RForcecom icon indicating copy to clipboard operation
RForcecom copied to clipboard

Strings returned as factors

Open ax42 opened this issue 9 years ago • 5 comments

> columnTest <- rforcecom.query(session, "select Id, Name, Amount, CloseDate, IsWon from Opportunity limit 1")
> sapply(columnTest, class)
       Id      Name    Amount CloseDate     IsWon 
 "factor"  "factor" "numeric"  "factor"  "factor" 

I would expect:

> sapply(columnTest, class)
       Id             Name   Amount     CloseDate   IsWon 
 "character"  "character" "numeric"  "character"  "factor" 

And absolute bonus marks for actually getting CloseDate as a date.

Given how nasty "stringsAsFactors = TRUE" is in read.csv, I would suggest at least mimicking the behaviour of "stringsAsFactors = FALSE". Unfortunately, it will probably need a defaulted parameter, defaulted to the current way (else it will break old code).

ax42 avatar Oct 21 '15 21:10 ax42

The issue is using the function type.convert() https://github.com/hiratake55/RForcecom/blob/master/R/rforcecom.query.R#L59. In the documentation for that function it says:

Given a character vector, it attempts to convert it to logical, integer, numeric or complex, and failing that converts it to factor unless as.is = TRUE. The first type that can accept all the non-missing values is chosen

There are a few options, I guess:

  1. Set the as.is argument of type.convert() equal to !default.stringsAsFactors() and then it's controlled globally
  2. Add a new argument to rforcecom.query that would allow user to specify function behavior
  3. Pull down Salesforce metadata on the fields and then format each column according to its Salesforce type (this would require a lot more overhead in the function but ensures consistency betwen the two systems)
  4. Use something other than type.convert

StevenMMortimer avatar Oct 22 '15 04:10 StevenMMortimer

This isn't a solution, but my workaround is to pipe the output of rforcecom.query into mutate_if(is.factor, as.character), which turns all of the factors into characters.

Breza avatar Jul 21 '17 21:07 Breza

@Breza This may or may not be fixed depending on your version of RForcecom.

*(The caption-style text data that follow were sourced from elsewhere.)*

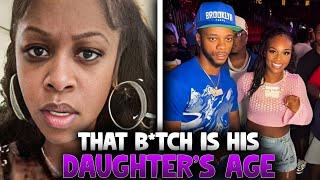 Remy Ma LOSES IT After Papoose Gets Younger Girlfriend [upl. by Fabrin]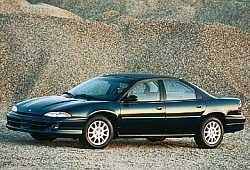 Chrysler Intrepid I 3.3 161KM 118kW 1993-1997 - Oceń swoje auto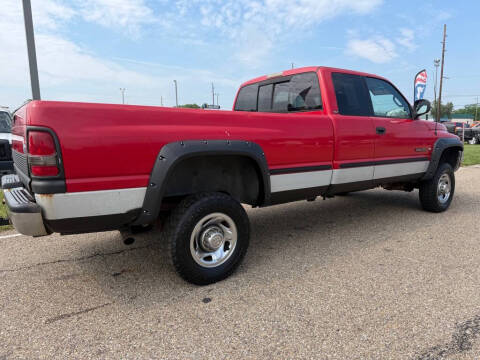 1998 Dodge Ram 2500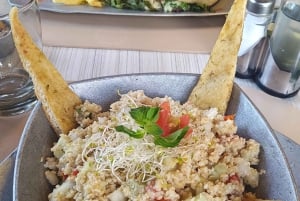 Fra Córdoba: Ansenuza nasjonalpark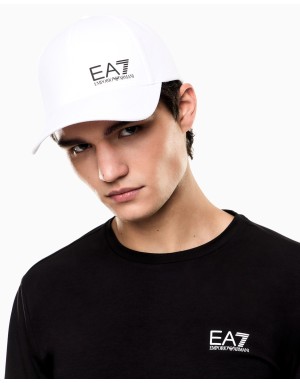CAPPELLO CON VISIERA EA7 BASEBALL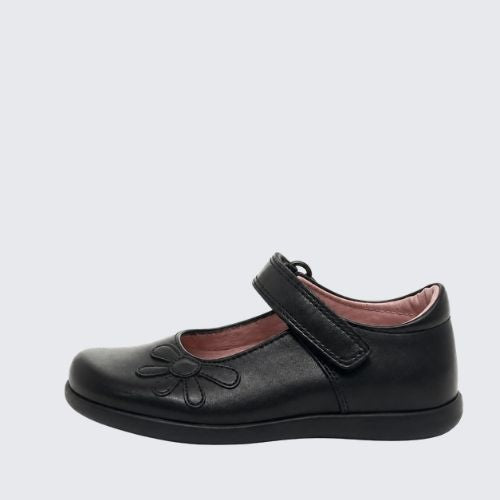 PETASIL BONNIE BLACK PATENT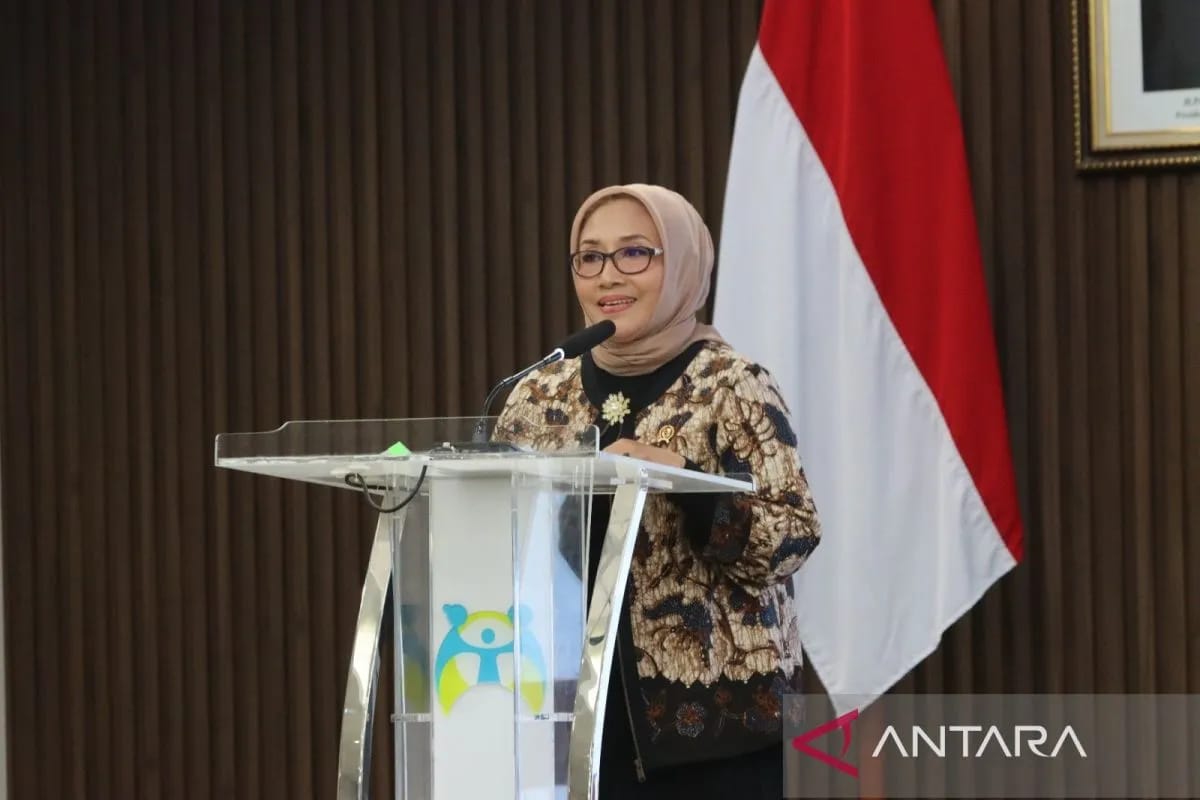 minister-arifatul-to-continue-the-work-of-empowering-women-of-indonesia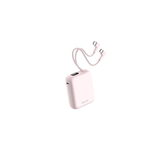  Pin sạc dự phòng kèm cáp C MAZER 10,000mAh/PD35W PowerCharge LINK 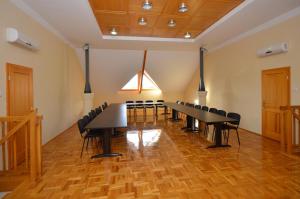 Konferenční prostory v ubytování Art Garni Hotel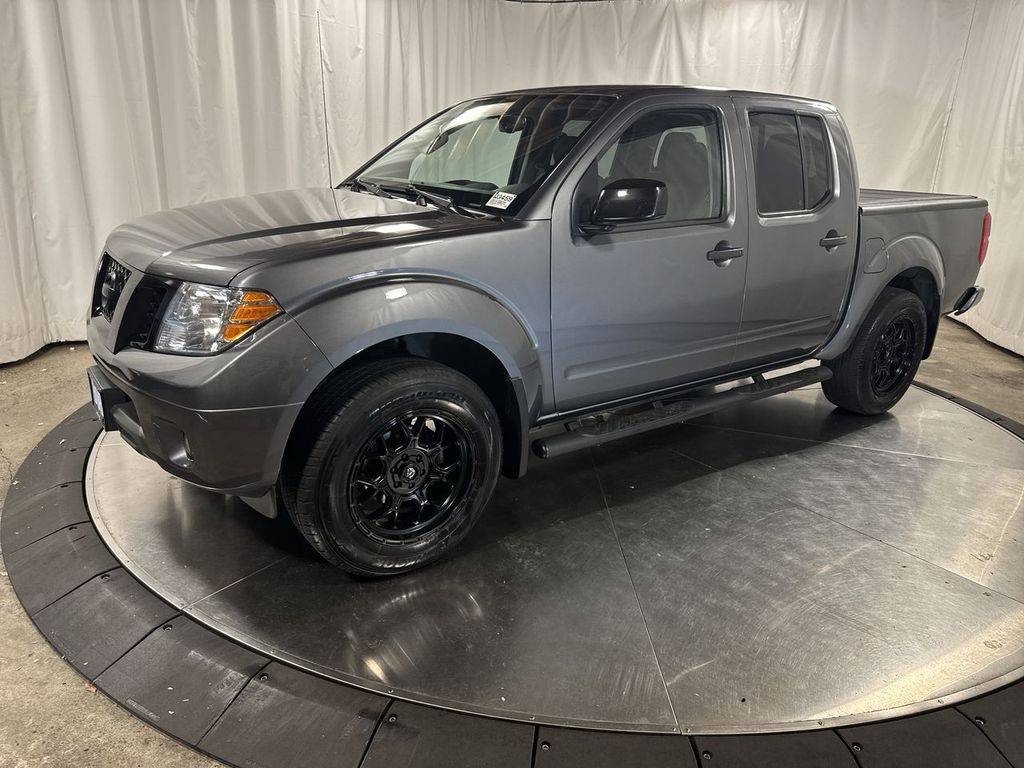 2020 Nissan Frontier SV — Pickup Truck — 44,769 mi — Beaverton, OR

Looking at current GitHub source code, it automatically returns strings as characters: https://github.com/hiratake55/RForcecom/blob/master/R/rforcecom.utils.R#L54

StevenMMortimer avatar Jul 22 '17 00:07 StevenMMortimer

@StevenMMortimer This issue is not solved in the current CRAN and Github versions of RForcecom.

I can confirm that rforcecom.query() indeed returns factor variables instead of characters if options(stringsAsFactors = T) — which it is in a default R environment.

Add a new argument to rforcecom.query that would allow user to specify function behavior

This would be a fantastic solution imho that does not require mucking around with global settings.

rrmn avatar May 13 '19 13:05 rrmn

@RomanAbashin I have created my own fork of the package and the functionality you mention is available there: https://github.com/StevenMMortimer/salesforcer

More specifically, there is an argument in the sf_query() function called guess_types that is a logical allowing you to keep all of the columns as character datatypes or use the col_guess() magic of the readr package. That functionality is not yet on CRAN, but will be soon.

StevenMMortimer avatar May 15 '19 03:05 StevenMMortimer